Business Process Outsourcing (BPO) is one of the most successful industries in the Philippines, and has traditionally been dominated by large companies running massive brick-and-mortar facilities.
Entrepreneurs Vince Loremia and Mark Lapuz have created the startup Kallfly to revolutionize this system and pierce the market. Kallfly is a cloud-based call center solution embracing a business model that does away with the need for a physical facility, and allows employees to work at home. The job only requires a computer, headset and decent Internet connection, technology which is not hard to come by in the country.
One of the company’s main selling points is the speed and efficiency with which it can set up a contact center service for a client. Instead of constructing solutions specific to a given business, Kallfly merely links the client with the number of workers it needs from a pool of experienced, home-based freelancers. Obviously this is not ideal for large companies, especially in early stages of the startup, so Kallfly has said that they are focused on small and mid-sized businesses.
The underlying technology is another strength: Kallfly runs on Amazon Web Services (News - Alert) and WebRTC. Lapuz is enthusiastic, saying, “We can bring the VOIP (Voice Over Internet Protocol) and Telephony to a new level of experience.”

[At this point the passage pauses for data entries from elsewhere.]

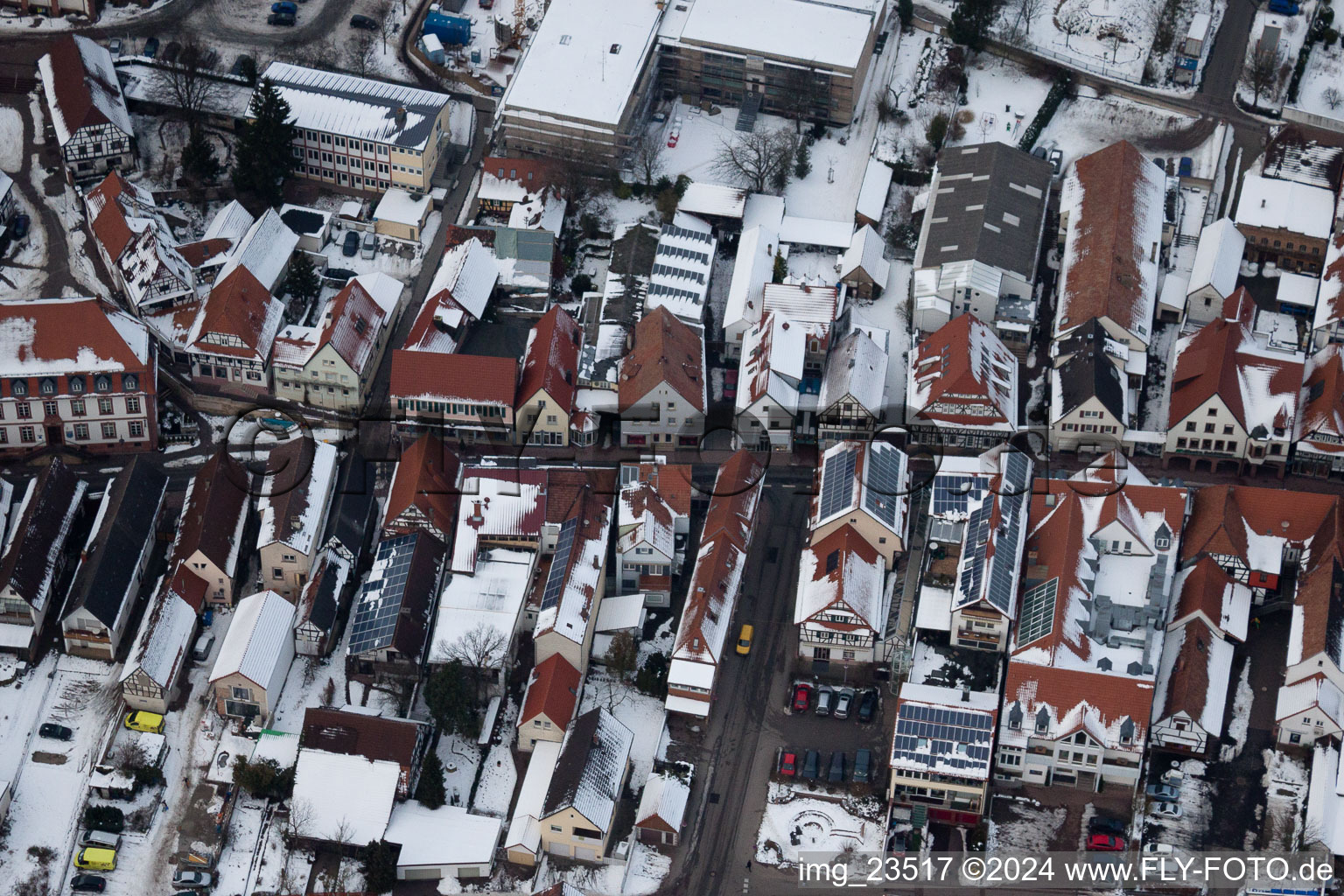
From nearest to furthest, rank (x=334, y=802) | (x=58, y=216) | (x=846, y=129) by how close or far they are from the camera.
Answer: (x=334, y=802), (x=58, y=216), (x=846, y=129)

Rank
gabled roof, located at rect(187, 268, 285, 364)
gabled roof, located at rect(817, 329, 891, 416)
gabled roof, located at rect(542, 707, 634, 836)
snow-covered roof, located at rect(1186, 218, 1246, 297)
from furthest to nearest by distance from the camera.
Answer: snow-covered roof, located at rect(1186, 218, 1246, 297) < gabled roof, located at rect(187, 268, 285, 364) < gabled roof, located at rect(817, 329, 891, 416) < gabled roof, located at rect(542, 707, 634, 836)

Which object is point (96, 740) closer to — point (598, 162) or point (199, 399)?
point (199, 399)

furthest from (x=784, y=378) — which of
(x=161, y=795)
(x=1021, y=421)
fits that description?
(x=161, y=795)


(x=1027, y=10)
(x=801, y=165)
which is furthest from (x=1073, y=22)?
(x=801, y=165)

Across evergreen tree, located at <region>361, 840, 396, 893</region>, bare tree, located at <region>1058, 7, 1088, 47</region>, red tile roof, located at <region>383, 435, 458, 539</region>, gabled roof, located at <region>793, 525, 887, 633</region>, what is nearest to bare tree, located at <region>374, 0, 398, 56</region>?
red tile roof, located at <region>383, 435, 458, 539</region>

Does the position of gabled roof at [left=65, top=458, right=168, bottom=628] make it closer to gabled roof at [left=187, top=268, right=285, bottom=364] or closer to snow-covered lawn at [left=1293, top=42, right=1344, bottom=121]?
gabled roof at [left=187, top=268, right=285, bottom=364]

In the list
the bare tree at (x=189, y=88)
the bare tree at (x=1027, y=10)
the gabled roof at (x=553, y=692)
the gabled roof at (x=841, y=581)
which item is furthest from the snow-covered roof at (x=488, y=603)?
the bare tree at (x=1027, y=10)
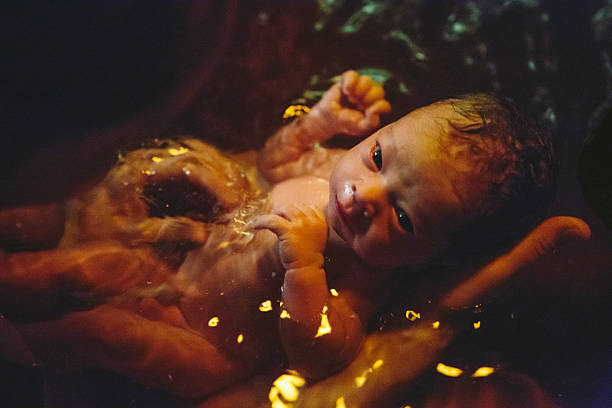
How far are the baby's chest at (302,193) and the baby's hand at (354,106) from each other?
0.13m

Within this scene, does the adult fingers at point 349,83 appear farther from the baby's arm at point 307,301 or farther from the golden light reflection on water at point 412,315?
the golden light reflection on water at point 412,315

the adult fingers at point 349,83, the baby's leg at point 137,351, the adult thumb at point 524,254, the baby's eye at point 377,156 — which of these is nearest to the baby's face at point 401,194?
the baby's eye at point 377,156

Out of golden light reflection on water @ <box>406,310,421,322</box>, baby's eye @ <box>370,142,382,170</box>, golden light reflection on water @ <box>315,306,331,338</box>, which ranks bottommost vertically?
golden light reflection on water @ <box>406,310,421,322</box>

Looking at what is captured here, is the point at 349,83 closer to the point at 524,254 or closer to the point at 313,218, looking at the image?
the point at 313,218

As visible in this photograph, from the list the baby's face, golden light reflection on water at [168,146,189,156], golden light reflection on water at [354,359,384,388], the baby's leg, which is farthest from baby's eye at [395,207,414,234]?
golden light reflection on water at [168,146,189,156]

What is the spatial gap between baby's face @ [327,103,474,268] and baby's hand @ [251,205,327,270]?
0.04 m

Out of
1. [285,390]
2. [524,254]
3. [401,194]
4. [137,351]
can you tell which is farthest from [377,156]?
[137,351]

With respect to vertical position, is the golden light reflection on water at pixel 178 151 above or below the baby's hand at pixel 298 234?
above

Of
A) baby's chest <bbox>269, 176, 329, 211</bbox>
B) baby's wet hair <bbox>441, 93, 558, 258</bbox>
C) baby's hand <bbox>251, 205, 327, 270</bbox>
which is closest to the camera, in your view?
baby's wet hair <bbox>441, 93, 558, 258</bbox>

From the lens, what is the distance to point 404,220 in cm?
Result: 71

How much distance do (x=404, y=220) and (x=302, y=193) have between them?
28cm

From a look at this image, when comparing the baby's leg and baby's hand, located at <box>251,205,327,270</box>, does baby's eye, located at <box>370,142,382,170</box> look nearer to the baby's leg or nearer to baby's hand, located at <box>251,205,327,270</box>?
baby's hand, located at <box>251,205,327,270</box>

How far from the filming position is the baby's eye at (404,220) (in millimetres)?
706

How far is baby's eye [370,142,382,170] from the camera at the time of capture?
726mm
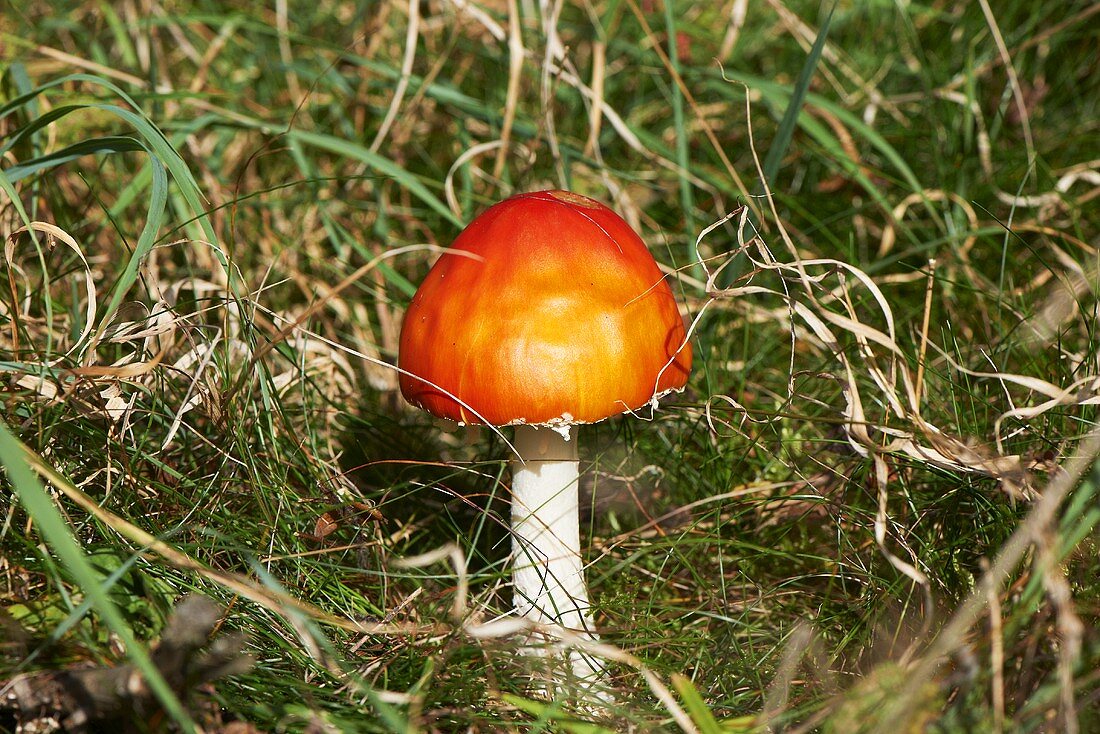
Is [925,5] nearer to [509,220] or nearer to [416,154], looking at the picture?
[416,154]

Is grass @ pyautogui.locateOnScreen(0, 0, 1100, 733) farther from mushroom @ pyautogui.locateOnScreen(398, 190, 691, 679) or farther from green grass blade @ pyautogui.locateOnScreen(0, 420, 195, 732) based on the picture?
mushroom @ pyautogui.locateOnScreen(398, 190, 691, 679)

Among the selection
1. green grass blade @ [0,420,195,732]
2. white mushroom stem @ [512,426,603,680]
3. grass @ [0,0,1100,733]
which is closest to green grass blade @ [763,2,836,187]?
grass @ [0,0,1100,733]

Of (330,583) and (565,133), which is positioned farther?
(565,133)

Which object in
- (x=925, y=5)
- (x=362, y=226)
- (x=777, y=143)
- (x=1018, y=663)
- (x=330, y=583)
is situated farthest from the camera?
(x=925, y=5)

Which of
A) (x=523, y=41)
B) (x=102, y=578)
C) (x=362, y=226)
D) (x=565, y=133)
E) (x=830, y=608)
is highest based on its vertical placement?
(x=523, y=41)

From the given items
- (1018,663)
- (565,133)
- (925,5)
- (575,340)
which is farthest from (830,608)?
(925,5)
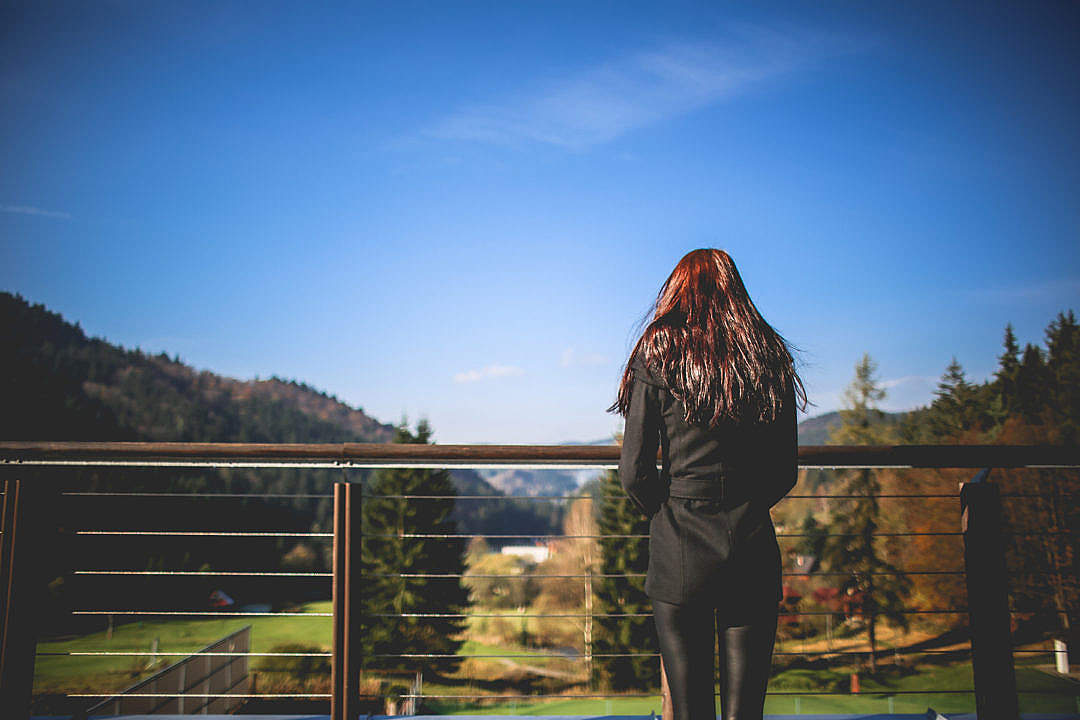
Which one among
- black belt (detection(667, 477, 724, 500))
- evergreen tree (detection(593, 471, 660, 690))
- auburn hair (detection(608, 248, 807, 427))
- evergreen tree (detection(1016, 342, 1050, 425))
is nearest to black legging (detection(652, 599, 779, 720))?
black belt (detection(667, 477, 724, 500))

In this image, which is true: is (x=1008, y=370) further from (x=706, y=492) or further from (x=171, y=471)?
(x=706, y=492)

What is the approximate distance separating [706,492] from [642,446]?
17 centimetres

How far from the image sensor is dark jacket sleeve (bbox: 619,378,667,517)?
140 cm

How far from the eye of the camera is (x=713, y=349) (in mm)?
1390

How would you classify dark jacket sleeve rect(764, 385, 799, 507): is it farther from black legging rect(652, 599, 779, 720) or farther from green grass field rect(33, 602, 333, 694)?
green grass field rect(33, 602, 333, 694)

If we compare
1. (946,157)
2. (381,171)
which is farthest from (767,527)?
(946,157)

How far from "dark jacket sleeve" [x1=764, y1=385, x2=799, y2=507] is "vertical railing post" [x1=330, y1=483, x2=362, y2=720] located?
1.25 metres

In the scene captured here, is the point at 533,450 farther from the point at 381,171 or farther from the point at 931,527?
the point at 381,171

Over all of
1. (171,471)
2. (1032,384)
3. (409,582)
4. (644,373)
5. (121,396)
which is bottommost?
(409,582)

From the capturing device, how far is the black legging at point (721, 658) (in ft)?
4.46

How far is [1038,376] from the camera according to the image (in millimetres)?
34094

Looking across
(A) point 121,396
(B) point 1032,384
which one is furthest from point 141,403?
(B) point 1032,384

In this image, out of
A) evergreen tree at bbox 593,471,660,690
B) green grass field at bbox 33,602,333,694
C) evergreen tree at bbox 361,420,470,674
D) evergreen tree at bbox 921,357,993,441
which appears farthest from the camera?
evergreen tree at bbox 921,357,993,441

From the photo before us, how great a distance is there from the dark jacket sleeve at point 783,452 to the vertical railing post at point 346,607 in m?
1.25
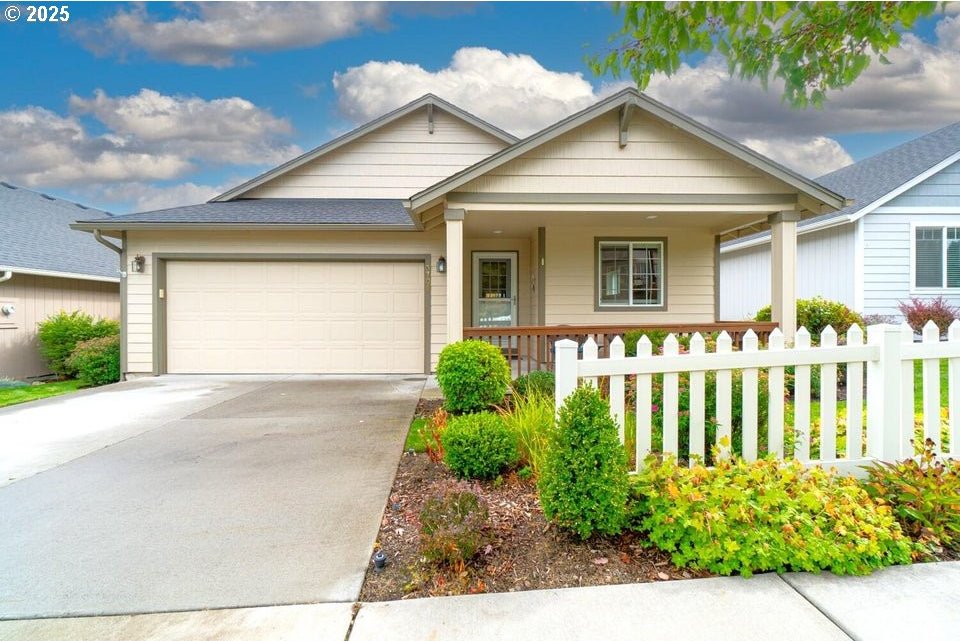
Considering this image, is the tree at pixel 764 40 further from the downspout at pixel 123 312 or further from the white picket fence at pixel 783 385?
the downspout at pixel 123 312

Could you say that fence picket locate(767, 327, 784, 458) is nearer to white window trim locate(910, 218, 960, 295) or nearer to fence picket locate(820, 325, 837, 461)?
fence picket locate(820, 325, 837, 461)

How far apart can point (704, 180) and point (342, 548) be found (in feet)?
23.6

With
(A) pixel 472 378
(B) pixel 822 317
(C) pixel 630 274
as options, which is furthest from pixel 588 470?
(B) pixel 822 317

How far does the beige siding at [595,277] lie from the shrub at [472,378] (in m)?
4.25

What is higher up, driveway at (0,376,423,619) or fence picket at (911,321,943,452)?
fence picket at (911,321,943,452)

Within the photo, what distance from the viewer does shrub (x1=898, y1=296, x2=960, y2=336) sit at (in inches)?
434

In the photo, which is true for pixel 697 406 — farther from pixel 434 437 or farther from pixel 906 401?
pixel 434 437

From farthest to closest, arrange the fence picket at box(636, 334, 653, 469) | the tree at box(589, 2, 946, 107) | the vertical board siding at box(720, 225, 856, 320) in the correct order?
the vertical board siding at box(720, 225, 856, 320), the tree at box(589, 2, 946, 107), the fence picket at box(636, 334, 653, 469)

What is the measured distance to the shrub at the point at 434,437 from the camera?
4.28 m

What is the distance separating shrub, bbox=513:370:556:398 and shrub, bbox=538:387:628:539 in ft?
10.9

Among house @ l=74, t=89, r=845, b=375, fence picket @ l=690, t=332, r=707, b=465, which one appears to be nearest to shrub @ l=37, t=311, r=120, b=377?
house @ l=74, t=89, r=845, b=375

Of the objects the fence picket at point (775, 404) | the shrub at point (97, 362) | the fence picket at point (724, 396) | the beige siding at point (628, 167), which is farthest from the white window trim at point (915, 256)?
the shrub at point (97, 362)

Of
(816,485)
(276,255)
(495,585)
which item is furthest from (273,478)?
(276,255)

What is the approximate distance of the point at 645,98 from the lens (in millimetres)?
7109
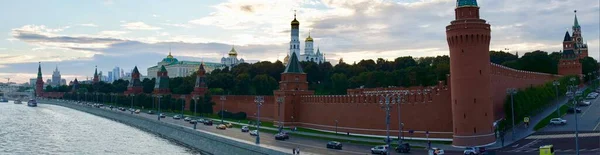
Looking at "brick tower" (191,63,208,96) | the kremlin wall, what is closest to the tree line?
"brick tower" (191,63,208,96)

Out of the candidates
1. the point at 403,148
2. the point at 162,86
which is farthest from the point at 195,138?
the point at 162,86

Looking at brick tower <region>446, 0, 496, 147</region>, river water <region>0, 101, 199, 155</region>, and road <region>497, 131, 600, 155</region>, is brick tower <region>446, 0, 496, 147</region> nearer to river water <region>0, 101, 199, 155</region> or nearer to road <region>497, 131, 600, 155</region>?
road <region>497, 131, 600, 155</region>

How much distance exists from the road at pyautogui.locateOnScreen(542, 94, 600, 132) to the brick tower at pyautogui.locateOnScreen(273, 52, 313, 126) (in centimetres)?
2737

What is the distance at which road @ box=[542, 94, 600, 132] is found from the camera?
152ft

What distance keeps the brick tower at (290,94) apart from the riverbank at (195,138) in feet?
38.2

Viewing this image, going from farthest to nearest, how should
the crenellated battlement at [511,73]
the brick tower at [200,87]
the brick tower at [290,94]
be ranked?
the brick tower at [200,87]
the brick tower at [290,94]
the crenellated battlement at [511,73]

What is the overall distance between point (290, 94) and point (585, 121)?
3034 centimetres

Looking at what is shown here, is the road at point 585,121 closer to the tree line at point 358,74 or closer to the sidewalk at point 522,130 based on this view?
the sidewalk at point 522,130

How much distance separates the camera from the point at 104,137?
63.1 metres

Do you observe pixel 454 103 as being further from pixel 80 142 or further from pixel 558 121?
pixel 80 142

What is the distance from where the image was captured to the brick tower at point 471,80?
135 feet

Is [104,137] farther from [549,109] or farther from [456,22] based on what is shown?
[549,109]

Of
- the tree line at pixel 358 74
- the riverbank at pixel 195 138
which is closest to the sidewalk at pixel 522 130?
the riverbank at pixel 195 138

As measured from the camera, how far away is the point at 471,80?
136 feet
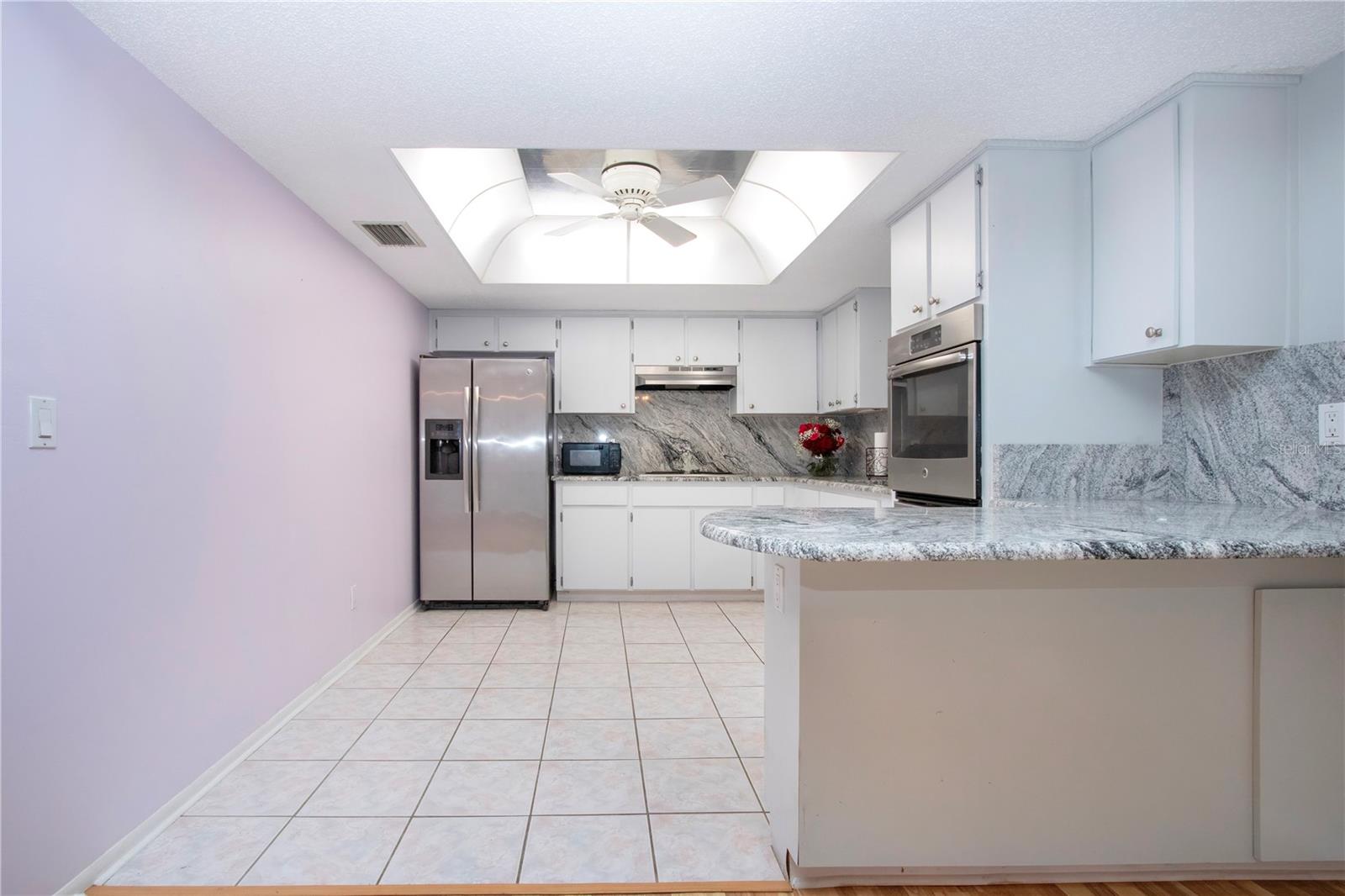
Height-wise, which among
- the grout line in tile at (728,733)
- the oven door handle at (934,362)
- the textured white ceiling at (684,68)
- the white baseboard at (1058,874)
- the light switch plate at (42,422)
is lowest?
the grout line in tile at (728,733)

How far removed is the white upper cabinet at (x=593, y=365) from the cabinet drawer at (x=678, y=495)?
71cm

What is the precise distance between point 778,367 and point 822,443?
2.25 ft

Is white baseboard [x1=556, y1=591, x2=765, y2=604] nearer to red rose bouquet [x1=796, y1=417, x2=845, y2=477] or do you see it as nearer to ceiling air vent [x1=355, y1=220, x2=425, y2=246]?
red rose bouquet [x1=796, y1=417, x2=845, y2=477]

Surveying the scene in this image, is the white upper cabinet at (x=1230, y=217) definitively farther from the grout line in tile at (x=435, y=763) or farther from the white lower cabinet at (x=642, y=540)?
the white lower cabinet at (x=642, y=540)

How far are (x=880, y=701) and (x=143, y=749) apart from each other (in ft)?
6.55

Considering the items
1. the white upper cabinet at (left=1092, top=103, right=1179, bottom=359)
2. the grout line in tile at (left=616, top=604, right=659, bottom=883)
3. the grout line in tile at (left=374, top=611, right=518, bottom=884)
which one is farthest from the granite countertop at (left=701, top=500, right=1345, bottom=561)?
the grout line in tile at (left=374, top=611, right=518, bottom=884)

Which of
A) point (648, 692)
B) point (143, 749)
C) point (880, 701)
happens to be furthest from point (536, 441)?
point (880, 701)

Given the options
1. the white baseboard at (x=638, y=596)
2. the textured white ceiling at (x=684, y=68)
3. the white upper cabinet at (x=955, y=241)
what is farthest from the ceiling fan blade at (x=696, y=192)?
the white baseboard at (x=638, y=596)

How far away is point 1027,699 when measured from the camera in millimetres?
1555

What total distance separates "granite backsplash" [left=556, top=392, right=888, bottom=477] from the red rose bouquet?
41cm

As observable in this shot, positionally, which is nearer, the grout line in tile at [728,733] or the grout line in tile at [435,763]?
the grout line in tile at [435,763]

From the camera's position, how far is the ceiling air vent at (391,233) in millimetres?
3055

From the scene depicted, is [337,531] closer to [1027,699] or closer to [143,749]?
[143,749]

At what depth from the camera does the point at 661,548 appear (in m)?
4.70
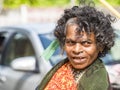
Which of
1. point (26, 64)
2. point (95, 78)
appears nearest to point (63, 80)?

As is the case with any newcomer, the startup has experienced some challenges breaking into the market. However, with the assistance of Asian business accelerator, Joyful Frog Digital Incubator’s (JFDI) 100-day investment program, Kallfly is already enjoying mild success. The company now employs 510 freelancers that work for nine clients, and the founders are happy to say there are potentially at least 25 more.
All of these developments occurred within only a few weeks – with that in mind it is hard to predict what will happen in the next few. Kallfly, benefiting from the competitive aspirations of its founders, will likely prove to be a major player in the mass transition of call center agents from dedicated facilities to work-at-home environments.